An experience like no other
“My Mount Holyoke learning experience has been very intimate, and the opportunities I’ve received have been very helpful to my personal growth.”
Hello! My name is Sarah Bell, and I am originally from New York City. Shortly after I received my acceptance letter from Mount Holyoke, I received a lovely letter from a Black alum, Casey from the class of 2001, who also attended my high school, Rudolf Steiner. I instantly connected with her. Casey shared with me her love for the memories and opportunities she gained while attending Mount Holyoke. And the fact she contacted me personally, something the rest of my choices didn’t offer, impacted my decision to spend the next four years at this institution. Additionally, she connected me with fellow young Black alums who I’ve shared connections and conversations with. They have inspired me to find a successful career for myself like they have!
When I first stepped onto Mount Holyoke’s campus, I was ready to move-in the following week. I was quite nervous as I never visited the campus before finalizing my decision. However, all that went away because of the warmth from my tour guide and the beauty of the campus; I felt like I found another place to call home. After a year on campus, I’ve become more extroverted, and I push myself out of my comfort zone by joining extracurriculars like the APAU (Association of Pan African Unity), E-Board and the Mount Holyoke News. Additionally, I participate more in my courses and in community events around campus and off campus.
I’ve met many different people from all over the world.
What I especially love about Mount Holyoke are the celebratory traditions. I fell in love with hiking because of Mountain Day and love the mini, cute carnival-esque feel of Pangy Day. Events like these give me memorable experiences and something special to look back on.
I hope to declare my major as international relations with a possible minor in French and a nexus in journalism, media and public discourse. My interests have always revolved around economic and sustainable development in the Global South, and my love for the French language is something I would love to utilize in the future. In one of my current courses, World Regional Geography, I will be focusing on the recent referendum vote on the French territory of New Caledonia for my research proposal. I want to examine how identity plays a role in the voting process, specifically focusing on the power structure held by French New Caledonians as compared to indigenous New Caledonians, and how colonialism has historically impacted the island and the idea of the independence movement. I hope to learn so much from this experience and to manifest my research into being published!
Being a Mount Holyoke student is an experience like no other; so far I’ve met many different people from all over the world and stateside as well. My learning experience has been very intimate, and the opportunities I’ve received have been very helpful to my personal growth. The professors I’ve had have been so patient and encouraging throughout my journey, be it during office hours or a lecture. My fellow classmates will reach out and vice-versa if there’s any help needed. I’ve never felt that I was in a competitive environment, and this has made me feel comfortable with my abilities.
As a representative of The Mount Holyoke Fund, I want to be honest with alums because I am in a position that allows me to represent underrepresented voices on campus.
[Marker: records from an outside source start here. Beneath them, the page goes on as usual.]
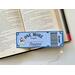 This bookmark looks like a ticket in color dark and light blue. In the center says 'One More Chapter Readers,' 'Lifetime Member' with a girl reading a book on the left and light blue flower. there are gold star boarders at each corner. Under the bar code the words 'ADMIT ONE'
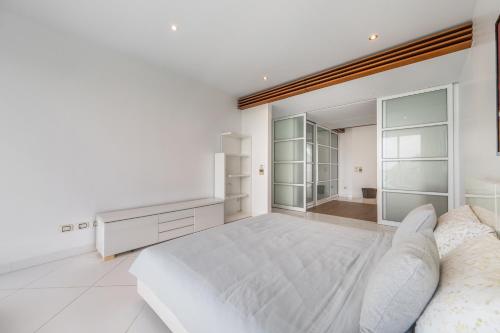 a white bedroom with a large bed and a mirror at Pure Sunset Beach - Ocean View Room, Pattaya in Na Jomtien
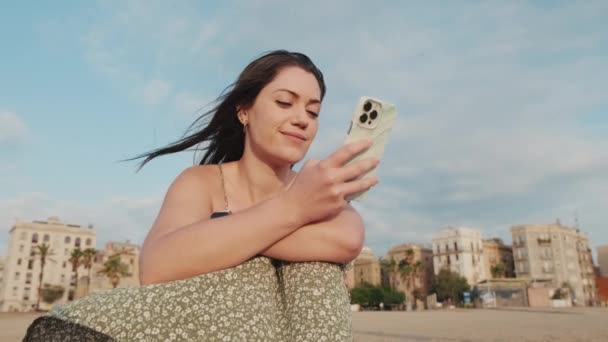 Młoda Kobieta Siedzi Piaszczystej Plaży Używa Telefonu Komórkowego — Wideo stockowe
I am a young Black woman from a single immigrant parent household, and my presence on Mount Holyoke’s campus is very important to me. I want to be able to talk about the pros of being a student but also to share the areas of development the College needs help with through these funds. Being on financial aid is a huge support to me and my family. It’s a large part of why I am writing my biography and presenting who I am.
I am very grateful to be this year’s development ambassador for The Mount Holyoke Fund and to connect with alums around the world.